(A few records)
[start]

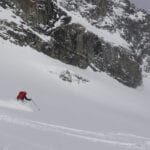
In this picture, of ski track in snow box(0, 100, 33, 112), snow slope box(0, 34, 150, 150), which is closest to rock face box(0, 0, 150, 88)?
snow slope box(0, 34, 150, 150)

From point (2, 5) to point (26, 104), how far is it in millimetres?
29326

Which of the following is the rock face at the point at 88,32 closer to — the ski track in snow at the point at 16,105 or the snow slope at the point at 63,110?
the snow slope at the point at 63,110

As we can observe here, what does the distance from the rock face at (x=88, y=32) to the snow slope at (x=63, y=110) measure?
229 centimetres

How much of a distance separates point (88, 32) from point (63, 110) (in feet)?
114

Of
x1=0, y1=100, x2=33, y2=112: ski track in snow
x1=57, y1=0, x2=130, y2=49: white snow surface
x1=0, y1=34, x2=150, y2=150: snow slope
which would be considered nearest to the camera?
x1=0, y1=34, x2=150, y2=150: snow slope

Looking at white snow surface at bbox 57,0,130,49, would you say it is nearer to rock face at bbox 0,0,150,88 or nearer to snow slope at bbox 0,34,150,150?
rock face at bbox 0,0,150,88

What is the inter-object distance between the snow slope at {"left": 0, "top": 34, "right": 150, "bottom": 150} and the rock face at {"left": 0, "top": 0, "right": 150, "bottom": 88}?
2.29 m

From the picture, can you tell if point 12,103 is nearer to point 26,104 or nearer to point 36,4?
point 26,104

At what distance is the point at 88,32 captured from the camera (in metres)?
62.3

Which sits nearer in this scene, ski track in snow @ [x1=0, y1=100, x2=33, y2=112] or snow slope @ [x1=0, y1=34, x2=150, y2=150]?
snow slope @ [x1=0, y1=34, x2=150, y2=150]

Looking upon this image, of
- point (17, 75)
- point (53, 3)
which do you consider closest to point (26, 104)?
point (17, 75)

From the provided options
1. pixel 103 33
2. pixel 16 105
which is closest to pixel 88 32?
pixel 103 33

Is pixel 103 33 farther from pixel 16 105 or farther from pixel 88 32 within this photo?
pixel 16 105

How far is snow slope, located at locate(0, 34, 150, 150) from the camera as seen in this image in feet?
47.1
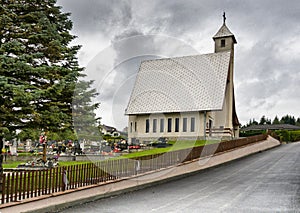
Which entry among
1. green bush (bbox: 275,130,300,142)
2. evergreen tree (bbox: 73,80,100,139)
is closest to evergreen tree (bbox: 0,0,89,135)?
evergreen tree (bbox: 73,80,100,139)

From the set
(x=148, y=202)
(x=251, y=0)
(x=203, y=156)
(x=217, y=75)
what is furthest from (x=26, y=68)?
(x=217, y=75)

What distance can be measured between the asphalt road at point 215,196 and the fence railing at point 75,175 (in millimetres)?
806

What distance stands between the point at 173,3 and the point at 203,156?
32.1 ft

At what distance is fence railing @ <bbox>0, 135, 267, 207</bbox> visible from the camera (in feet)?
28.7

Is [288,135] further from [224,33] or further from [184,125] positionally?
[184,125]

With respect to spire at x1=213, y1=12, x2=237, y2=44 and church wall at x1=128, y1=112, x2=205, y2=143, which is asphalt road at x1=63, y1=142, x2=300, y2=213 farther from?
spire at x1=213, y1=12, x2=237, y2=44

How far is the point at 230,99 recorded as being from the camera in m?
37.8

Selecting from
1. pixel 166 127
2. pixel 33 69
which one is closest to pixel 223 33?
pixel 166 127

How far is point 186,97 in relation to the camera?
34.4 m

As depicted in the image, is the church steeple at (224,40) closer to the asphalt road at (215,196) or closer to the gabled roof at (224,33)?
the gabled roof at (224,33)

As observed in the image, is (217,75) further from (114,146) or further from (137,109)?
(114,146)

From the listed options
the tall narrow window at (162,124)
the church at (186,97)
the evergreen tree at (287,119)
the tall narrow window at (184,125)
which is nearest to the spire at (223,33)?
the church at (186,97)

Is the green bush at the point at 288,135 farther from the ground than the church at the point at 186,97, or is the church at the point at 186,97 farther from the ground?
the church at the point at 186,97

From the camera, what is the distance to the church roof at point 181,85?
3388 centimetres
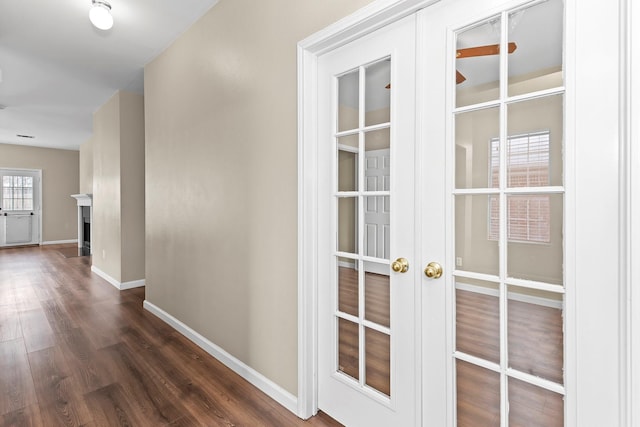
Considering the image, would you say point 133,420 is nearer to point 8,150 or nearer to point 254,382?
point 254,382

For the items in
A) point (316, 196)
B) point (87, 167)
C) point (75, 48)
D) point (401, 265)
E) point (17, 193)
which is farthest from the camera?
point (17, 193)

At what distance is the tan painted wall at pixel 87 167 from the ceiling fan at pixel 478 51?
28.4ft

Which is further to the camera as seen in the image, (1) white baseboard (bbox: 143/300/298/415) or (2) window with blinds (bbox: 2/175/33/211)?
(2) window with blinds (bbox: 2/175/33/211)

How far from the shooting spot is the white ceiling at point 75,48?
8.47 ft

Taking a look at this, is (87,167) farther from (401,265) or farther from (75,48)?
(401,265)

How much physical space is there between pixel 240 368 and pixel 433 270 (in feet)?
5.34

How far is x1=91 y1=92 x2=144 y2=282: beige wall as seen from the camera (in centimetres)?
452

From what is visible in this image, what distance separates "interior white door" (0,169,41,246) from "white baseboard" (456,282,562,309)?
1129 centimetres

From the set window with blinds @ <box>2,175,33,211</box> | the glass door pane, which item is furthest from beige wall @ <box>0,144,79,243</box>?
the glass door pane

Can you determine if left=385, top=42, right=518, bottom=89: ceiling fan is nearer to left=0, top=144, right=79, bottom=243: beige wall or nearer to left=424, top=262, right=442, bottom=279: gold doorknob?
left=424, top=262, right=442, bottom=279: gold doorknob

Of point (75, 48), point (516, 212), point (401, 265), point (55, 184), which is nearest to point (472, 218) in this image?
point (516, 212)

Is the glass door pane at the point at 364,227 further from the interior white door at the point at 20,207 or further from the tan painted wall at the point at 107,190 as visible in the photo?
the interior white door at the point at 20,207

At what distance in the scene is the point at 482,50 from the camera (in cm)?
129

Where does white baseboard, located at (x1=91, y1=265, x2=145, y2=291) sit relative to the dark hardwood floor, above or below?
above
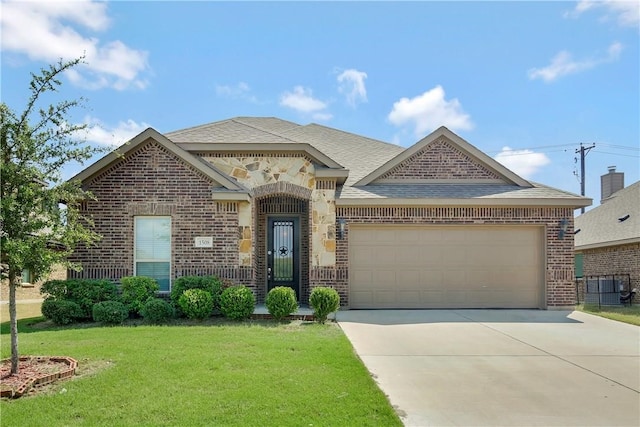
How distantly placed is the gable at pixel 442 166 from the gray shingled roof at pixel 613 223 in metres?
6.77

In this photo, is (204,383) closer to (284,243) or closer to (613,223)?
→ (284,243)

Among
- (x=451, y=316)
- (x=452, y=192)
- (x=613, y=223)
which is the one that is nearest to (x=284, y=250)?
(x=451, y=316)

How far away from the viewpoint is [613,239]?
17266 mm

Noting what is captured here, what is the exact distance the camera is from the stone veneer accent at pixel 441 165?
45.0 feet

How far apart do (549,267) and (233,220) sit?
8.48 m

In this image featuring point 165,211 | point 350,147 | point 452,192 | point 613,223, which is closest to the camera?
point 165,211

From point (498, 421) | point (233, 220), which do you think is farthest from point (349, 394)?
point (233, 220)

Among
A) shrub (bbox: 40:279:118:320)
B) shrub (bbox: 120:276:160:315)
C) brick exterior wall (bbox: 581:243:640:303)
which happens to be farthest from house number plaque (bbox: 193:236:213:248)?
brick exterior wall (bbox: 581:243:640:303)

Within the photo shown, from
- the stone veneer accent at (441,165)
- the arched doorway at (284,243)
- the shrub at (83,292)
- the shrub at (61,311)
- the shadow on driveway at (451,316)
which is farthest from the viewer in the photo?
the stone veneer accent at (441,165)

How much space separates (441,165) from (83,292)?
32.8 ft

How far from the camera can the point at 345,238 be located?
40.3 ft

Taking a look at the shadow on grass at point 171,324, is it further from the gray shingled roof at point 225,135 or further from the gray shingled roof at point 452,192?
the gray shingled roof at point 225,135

[end]
[start]

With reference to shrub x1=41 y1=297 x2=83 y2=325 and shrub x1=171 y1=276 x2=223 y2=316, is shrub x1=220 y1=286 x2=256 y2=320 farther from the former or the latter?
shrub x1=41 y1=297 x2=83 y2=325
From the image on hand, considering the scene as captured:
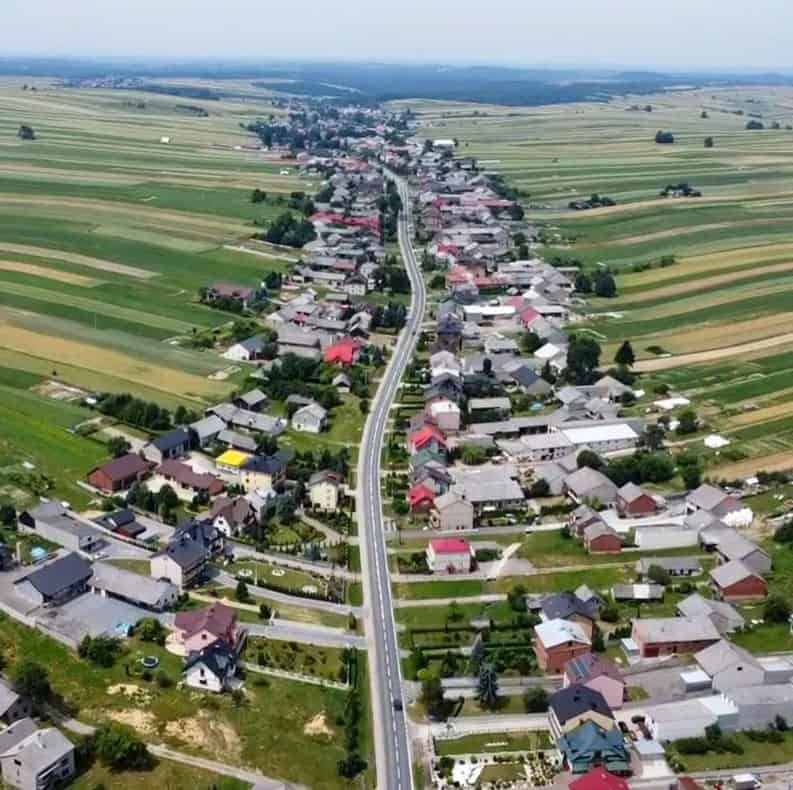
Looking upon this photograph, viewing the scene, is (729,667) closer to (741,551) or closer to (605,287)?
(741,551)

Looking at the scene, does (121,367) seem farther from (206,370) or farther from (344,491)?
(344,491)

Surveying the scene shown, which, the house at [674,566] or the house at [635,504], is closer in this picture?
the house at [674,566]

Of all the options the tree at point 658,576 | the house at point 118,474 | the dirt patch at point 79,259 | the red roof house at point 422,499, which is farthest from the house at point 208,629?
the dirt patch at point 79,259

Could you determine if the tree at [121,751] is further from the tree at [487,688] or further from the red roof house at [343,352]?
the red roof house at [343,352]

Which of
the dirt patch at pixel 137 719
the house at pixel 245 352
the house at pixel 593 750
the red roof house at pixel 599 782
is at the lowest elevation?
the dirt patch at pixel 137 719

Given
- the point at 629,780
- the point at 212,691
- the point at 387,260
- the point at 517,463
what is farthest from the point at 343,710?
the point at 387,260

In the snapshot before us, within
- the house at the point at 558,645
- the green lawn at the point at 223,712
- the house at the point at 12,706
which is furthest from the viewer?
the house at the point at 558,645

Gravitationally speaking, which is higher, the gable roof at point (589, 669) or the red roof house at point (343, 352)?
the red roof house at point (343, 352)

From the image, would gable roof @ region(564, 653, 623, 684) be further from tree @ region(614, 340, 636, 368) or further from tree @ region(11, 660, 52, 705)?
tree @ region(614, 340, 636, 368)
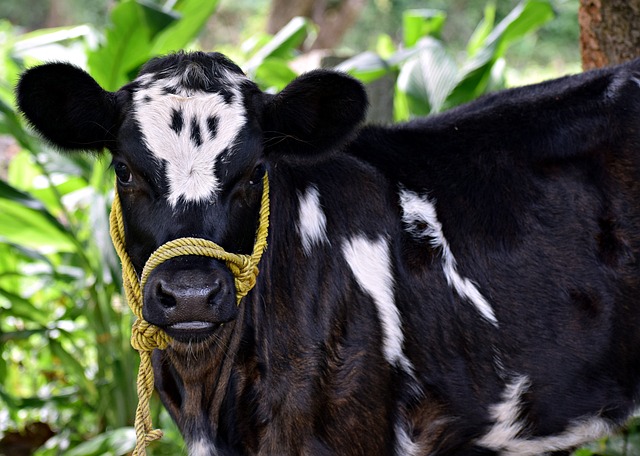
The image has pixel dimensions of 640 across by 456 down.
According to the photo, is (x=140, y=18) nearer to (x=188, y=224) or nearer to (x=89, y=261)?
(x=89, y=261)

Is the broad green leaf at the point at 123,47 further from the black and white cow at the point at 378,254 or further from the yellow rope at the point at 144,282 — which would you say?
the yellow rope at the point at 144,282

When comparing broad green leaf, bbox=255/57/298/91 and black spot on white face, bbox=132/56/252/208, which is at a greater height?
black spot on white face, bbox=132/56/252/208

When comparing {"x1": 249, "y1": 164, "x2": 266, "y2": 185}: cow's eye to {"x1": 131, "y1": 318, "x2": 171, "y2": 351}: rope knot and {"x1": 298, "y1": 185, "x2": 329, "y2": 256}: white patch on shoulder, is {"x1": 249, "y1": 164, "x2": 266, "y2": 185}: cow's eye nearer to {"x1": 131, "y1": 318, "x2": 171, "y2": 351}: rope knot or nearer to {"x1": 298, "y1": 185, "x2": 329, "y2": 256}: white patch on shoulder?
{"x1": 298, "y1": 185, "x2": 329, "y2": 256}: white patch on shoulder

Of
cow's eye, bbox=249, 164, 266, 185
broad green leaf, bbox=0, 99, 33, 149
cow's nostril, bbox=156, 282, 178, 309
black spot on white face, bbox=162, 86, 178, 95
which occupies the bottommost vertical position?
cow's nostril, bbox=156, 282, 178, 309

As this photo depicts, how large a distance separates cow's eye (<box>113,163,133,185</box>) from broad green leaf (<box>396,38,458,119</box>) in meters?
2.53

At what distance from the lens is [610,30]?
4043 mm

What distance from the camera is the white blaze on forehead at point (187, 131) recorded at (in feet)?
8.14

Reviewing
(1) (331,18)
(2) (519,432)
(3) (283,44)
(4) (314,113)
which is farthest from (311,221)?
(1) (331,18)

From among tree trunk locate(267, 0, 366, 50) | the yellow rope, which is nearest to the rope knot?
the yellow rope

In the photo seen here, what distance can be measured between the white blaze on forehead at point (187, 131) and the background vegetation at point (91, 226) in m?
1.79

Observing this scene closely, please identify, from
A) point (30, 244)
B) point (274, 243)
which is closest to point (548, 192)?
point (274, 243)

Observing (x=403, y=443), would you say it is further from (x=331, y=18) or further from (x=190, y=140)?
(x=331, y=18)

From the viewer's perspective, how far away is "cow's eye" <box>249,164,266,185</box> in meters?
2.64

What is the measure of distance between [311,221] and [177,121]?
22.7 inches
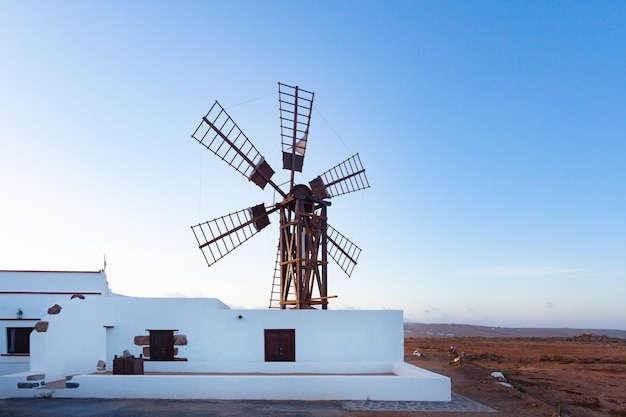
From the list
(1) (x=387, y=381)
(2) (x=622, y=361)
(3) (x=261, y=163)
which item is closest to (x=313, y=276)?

[end]

* [WHAT NEEDS TO BE DONE]: Gather every line in the records above that contains the word "separates".

* [WRITTEN SOLUTION]:
How much of a distance separates point (88, 32) from point (63, 110) (in feet)?
From what is visible in this image, what distance separates "interior white door" (0,169,41,246) from "white baseboard" (456,282,562,309)?
How much space separates (441,165) from (83,292)?
As this photo depicts, how large a distance separates cow's eye (<box>113,163,133,185</box>) from broad green leaf (<box>396,38,458,119</box>) in meters?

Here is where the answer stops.